## Task:
Reproduce word for word the passage of the policy gradient post below, from "Posted on 2021-05-30" to "Methods (Policy Gradient)".

## Extracted text:
- - -
Policy Gradient (2)

Posted on 2021-05-30 Edited on 2021-06-24 In RL , PG Views:

Symbols count in article: 20k Reading time ≈ 18 mins.

Policy Search Methods (Policy Gradient)

All \(\nabla\) refer to \(\nabla_{\theta}\) for simplicity.

From introduction blog, our goal:

\[\underset{\pi_{\theta}}{\operatorname{maximize}} J_\rho(\pi_\theta) = \underset{\theta}{\operatorname{maximize}} J_\rho(\pi_\theta)\]

By taking the gradient w.r.t \(\theta\), we have:

\[\begin{aligned} \nabla J_\rho(\pi_\theta) &= \nabla E_{X_1 \sim \rho} [V^{\pi_\theta} (X_1)]\\ &= \nabla \int_{x_1}\int_{a} [r(x_1, a) \pi_{\theta} (a | x_1) da dx_1 + \int_{x^{\prime}} P(x^{\prime} | x_1, a) \pi_{\theta}(a | x_1) V^{\pi_\theta}(x^{\prime})dx^{\prime} da dx_1]\\ &= \nabla \int_{a} \int_{x_1} \int_{x^{\prime}} \pi_{\theta}(a | x_1) [r(x_1, a) + P(x^{\prime} | x_1, a) V^{\pi_\theta}(x^{\prime})]dx^{\prime} da dx_1 \\ &= \int_{x_1} \int_{a} \int_{x^{\prime}} \nabla [\pi_{\theta}(a | x_1) (r(x_1, a) + P(x^{\prime} | x_1, a) V^{\pi_\theta}(x^{\prime}))]dx^{\prime} da dx_1 \\ \end{aligned}\]

We can swap integral and derivative as long as \(V^{\pi_{\theta}}\) is a continuous function of \(\theta\), the estimator of this expectation is called pathwise derivative estimator or stochastic backpropagation estimator (more details in Stochastic Graph).

This \(\nabla J_\rho(\pi_\theta)\) is called the Policy Gradient. In ideal case, if we know the policy gradient (i.e if we know the environment dynamics \(P, R\)), we can use gradient ascent to update the parameters \(\theta\).
- - -
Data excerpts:
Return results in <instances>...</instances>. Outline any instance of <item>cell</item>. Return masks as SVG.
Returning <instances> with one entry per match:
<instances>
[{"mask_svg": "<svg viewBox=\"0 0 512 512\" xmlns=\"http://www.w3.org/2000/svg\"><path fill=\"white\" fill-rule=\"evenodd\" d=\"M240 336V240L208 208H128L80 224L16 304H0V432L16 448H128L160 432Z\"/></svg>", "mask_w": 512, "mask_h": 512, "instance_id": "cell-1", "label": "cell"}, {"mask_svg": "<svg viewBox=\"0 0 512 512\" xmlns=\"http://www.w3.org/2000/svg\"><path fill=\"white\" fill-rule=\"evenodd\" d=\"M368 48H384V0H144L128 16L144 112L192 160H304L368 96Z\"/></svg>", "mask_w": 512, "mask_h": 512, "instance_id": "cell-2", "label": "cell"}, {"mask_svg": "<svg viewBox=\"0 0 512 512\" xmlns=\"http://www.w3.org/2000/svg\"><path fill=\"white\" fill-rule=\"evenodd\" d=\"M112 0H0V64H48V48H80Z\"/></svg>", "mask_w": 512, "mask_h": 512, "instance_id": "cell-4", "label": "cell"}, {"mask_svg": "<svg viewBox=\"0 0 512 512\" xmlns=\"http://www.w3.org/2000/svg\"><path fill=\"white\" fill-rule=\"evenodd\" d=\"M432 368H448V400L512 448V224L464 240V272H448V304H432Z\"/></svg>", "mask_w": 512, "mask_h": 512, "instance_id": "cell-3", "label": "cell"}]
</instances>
- - -
## Expected answer:
Posted on 2021-05-30 Edited on 2021-06-24 In RL , PG Views:

Symbols count in article: 20k Reading time ≈ 18 mins.

Policy Search Methods (Policy Gradient)